I always thought that the fact that big corporations hand out the same keyboard to everyone enables these sorts of attacks. Any would-be spy could just make a handful of hardware key-logging generic HP and Dell keyboards and easily swap out any given keyboard at any given big company without having to even think.

I never use my employer's provided mouse/keyboard combo. Mostly because they're always absolute crap but also because I want to give any potential attackers a hard time.

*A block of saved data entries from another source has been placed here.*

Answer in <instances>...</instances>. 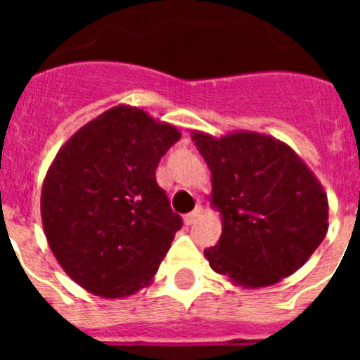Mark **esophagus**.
I'll return each mask as SVG.
<instances>
[{
  "label": "esophagus",
  "instance_id": "esophagus-1",
  "mask_svg": "<svg viewBox=\"0 0 360 360\" xmlns=\"http://www.w3.org/2000/svg\"><path fill=\"white\" fill-rule=\"evenodd\" d=\"M202 212H203V207H202V205H198V207H196L195 211L184 216V221H186L187 225H193L196 221V219H198L200 216H202Z\"/></svg>",
  "mask_w": 360,
  "mask_h": 360
}]
</instances>
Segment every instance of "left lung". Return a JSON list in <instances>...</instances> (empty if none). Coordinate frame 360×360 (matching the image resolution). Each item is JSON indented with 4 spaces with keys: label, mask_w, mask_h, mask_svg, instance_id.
Listing matches in <instances>:
<instances>
[{
    "label": "left lung",
    "mask_w": 360,
    "mask_h": 360,
    "mask_svg": "<svg viewBox=\"0 0 360 360\" xmlns=\"http://www.w3.org/2000/svg\"><path fill=\"white\" fill-rule=\"evenodd\" d=\"M191 139L211 169L221 236L203 250L216 274L243 288L276 285L299 270L328 232V196L288 144L257 131Z\"/></svg>",
    "instance_id": "1"
}]
</instances>
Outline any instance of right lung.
I'll return each instance as SVG.
<instances>
[{"label": "right lung", "instance_id": "right-lung-1", "mask_svg": "<svg viewBox=\"0 0 360 360\" xmlns=\"http://www.w3.org/2000/svg\"><path fill=\"white\" fill-rule=\"evenodd\" d=\"M182 133L119 104L73 133L41 189V219L66 276L94 295L129 297L149 287L182 227L157 167Z\"/></svg>", "mask_w": 360, "mask_h": 360}]
</instances>
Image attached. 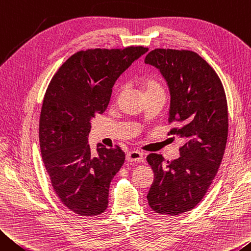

I can only imagine the look on some attacker's face when they show up at my desk and see custom hardware everywhere =)

[Vexs]

You can buy them from china really cheaply for a couple bucks.

[marcosdumay]

I'm sure a lot of people there has better projects to spend their time on than rebuilding commodity hardware.

[raesene6]

hmm not sure I'd say that Blackhat would in any way be a better option for "something interesting", it's a very expensive corp. focused conference these days.

Last time I went most of the interesting Blackhat talks were getting re-run at Defcon, so really not a lot of point in paying out for the Blackhat option, just go to Defcon and see them there.

[baby]

rather the inverse, I'm not scared of getting pwned when I go to blackhat, in Defcon people are just acting crazy.